Problem 6.1.8 - Suppose $\mu(X) = 1$ and $f\in L^p$ for some $p > 0$, so that $f\in L^q$ for $0 < q < p$.
a.) $\log\|f\|_{q}\geq \int \log |f|$
b.) $\left(\int |f|^{q} - 1\right)/q \geq \log \|f\|_{q}$, and $\left( \int |f|^q - 1\right)/q \rightarrow \int \log |f|$ as $q\rightarrow 0$
c.) $\lim\limits_{q\rightarrow 0}\|f\|_{q} = \exp\left(\int \log |f|\right)$
Attempted proof a.) We know that, $$\|f\|_{q} = \left[\int|f|^q d\mu\right]^{1/q} \geq \int |f| d\mu$$ where the last inequality is from Holder's inequality. Now taking the $\log$ on both sides we have $$\log\|f\|_{q} = \frac{1}{q}\log\int |f|^q d\mu \geq \frac{1}{q}\int \log |f|^q d\mu = \int \log |f|d\mu$$ where the last inequality follows from Jensen's inequality.
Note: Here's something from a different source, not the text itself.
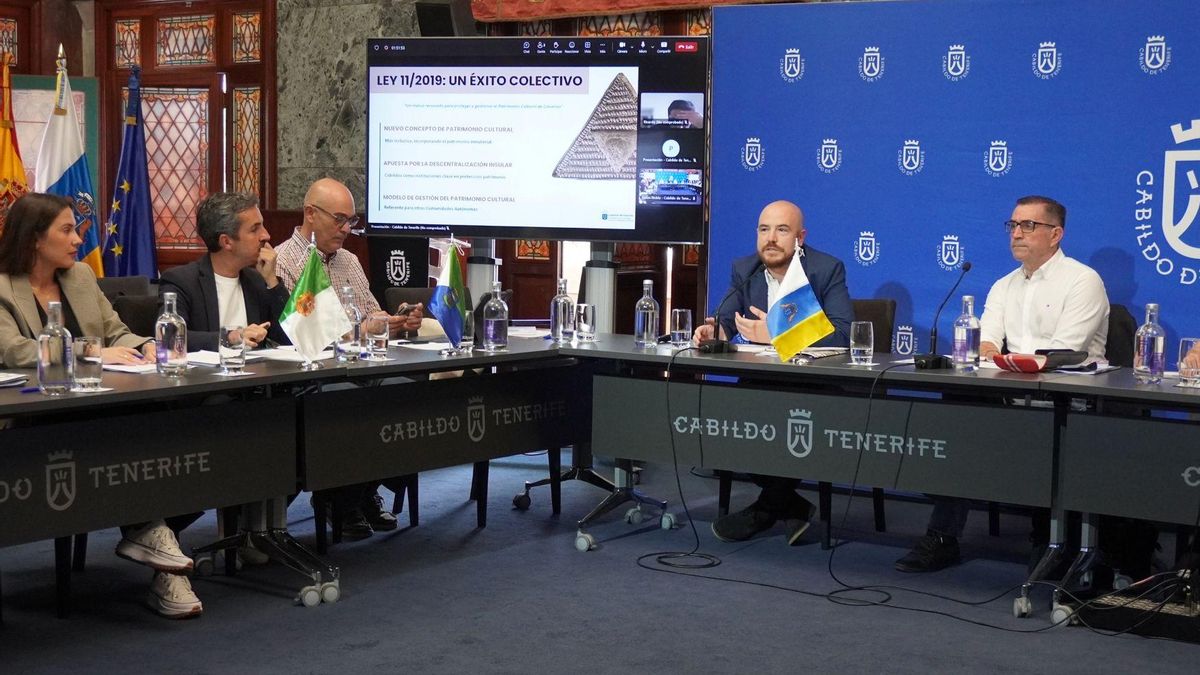 III Consejo Autonómico de Patrimonio Cultural de Canarias, celebrado este viernes en Tenerife.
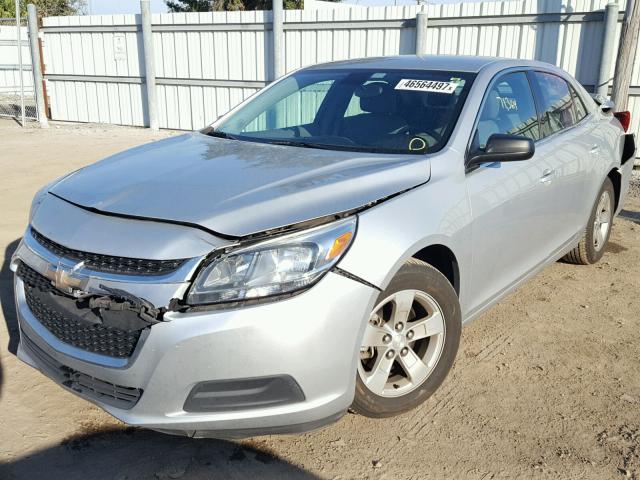 1G11B5SL9EF297611 - 2014 CHEVROLET MALIBU LS SILVER photo 2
Attempted proof b.) We know that $\log x \leq x - 1$ for every $x > 0$, also we have that $$\log\|f\|_{q} = \frac{1}{q}\log\left(\int |f|^q d\mu\right) \leq \frac{1}{q}\left(\int |f|^q - 1 d\mu\right)$$ Now suppose $q\rightarrow 0$ then for $\frac{|f|^q - 1}{q}\rightarrow \log|f|$ so by the monotone convergence theorem the result follows.
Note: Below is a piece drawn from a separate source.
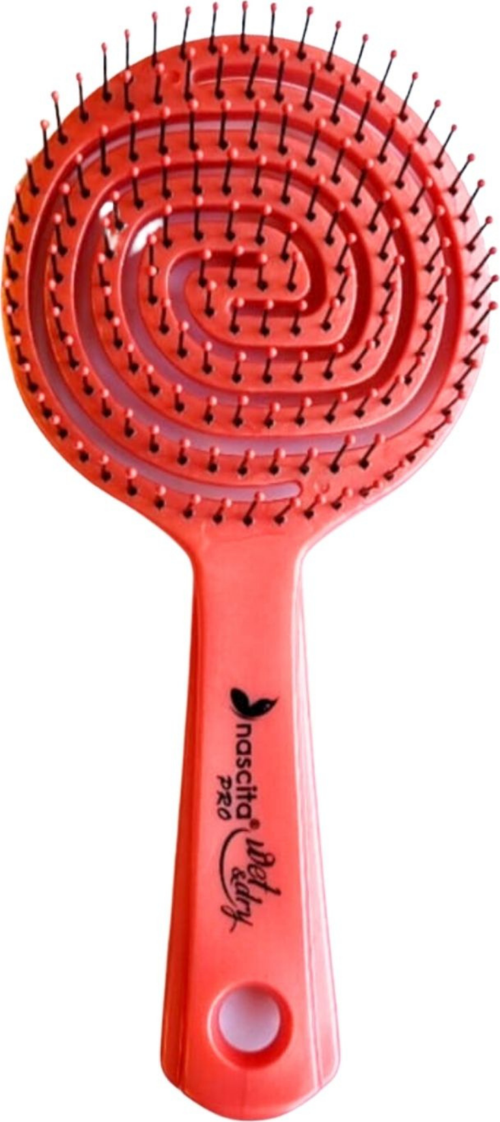 Pembe Pro Üç Boyutlu Oval Saç Fırçası 02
Attempted proof c.) If we exponentiate the result from part a.) we have $$\liminf_{q\rightarrow 0}\|f\|_{q} \geq \exp(\int \log |f|)$$ Then exponentiating the result from part b.) we get $$\limsup_{q\rightarrow 0}\|f\|_{q} \leq \exp(\int \log |f|)$$ thus we get the desired result $$\lim\limits_{q\rightarrow 0}\|f\|_{q} = \exp(\int \log |f|)$$
Not sure if this is right will edit more as I progress. Any suggestions or comments is greatly appreciated.
Part $(a)$ follows immediately from Jensen's inequality.
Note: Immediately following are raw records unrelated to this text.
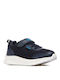 Campilio 3 V Kids Sneakers with Scratch Navy Blue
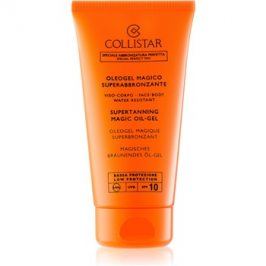 Collistar Sun Protection olejový gel pro rychlejší a déletrvající opálení SPF 10 150 ml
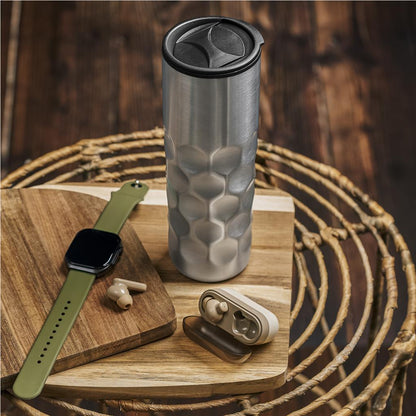 Serendipio Meteor Stainless Steel & Plastic Double-Wall Tumbler - 450ml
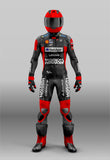 Pecco Bagnaia and Jack Miller MotoGp Ducati Team Custom Design Motorcycle Leather Racing Suit - Custom Made - 1 Piece & 2 Piece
For $(b)$ recall that $\log x \le x - 1$ for every $x > 0$, then $$\log\|f\|_q = \frac 1q\log\Big(\int_X|f|^q\Big)\le \frac 1q\Big(\int_X|f|^q - 1\Big).$$ Moreover it is known that $\frac{|f|^q - 1}{q} \to \log|f|$ as $q \to 0$, so that by the MCT the convergence in $(b)$ is proved.
For $(c)$: exponentiating the result in $(a)$ gives $\liminf_{q\to 0}\|f\|_q \ge e^{\int\log|f|}$ while exponentiating the one in $(b)$ we obtain $\limsup_{q \to 0}\|f\|_q\le e^{\int\log|f|}$.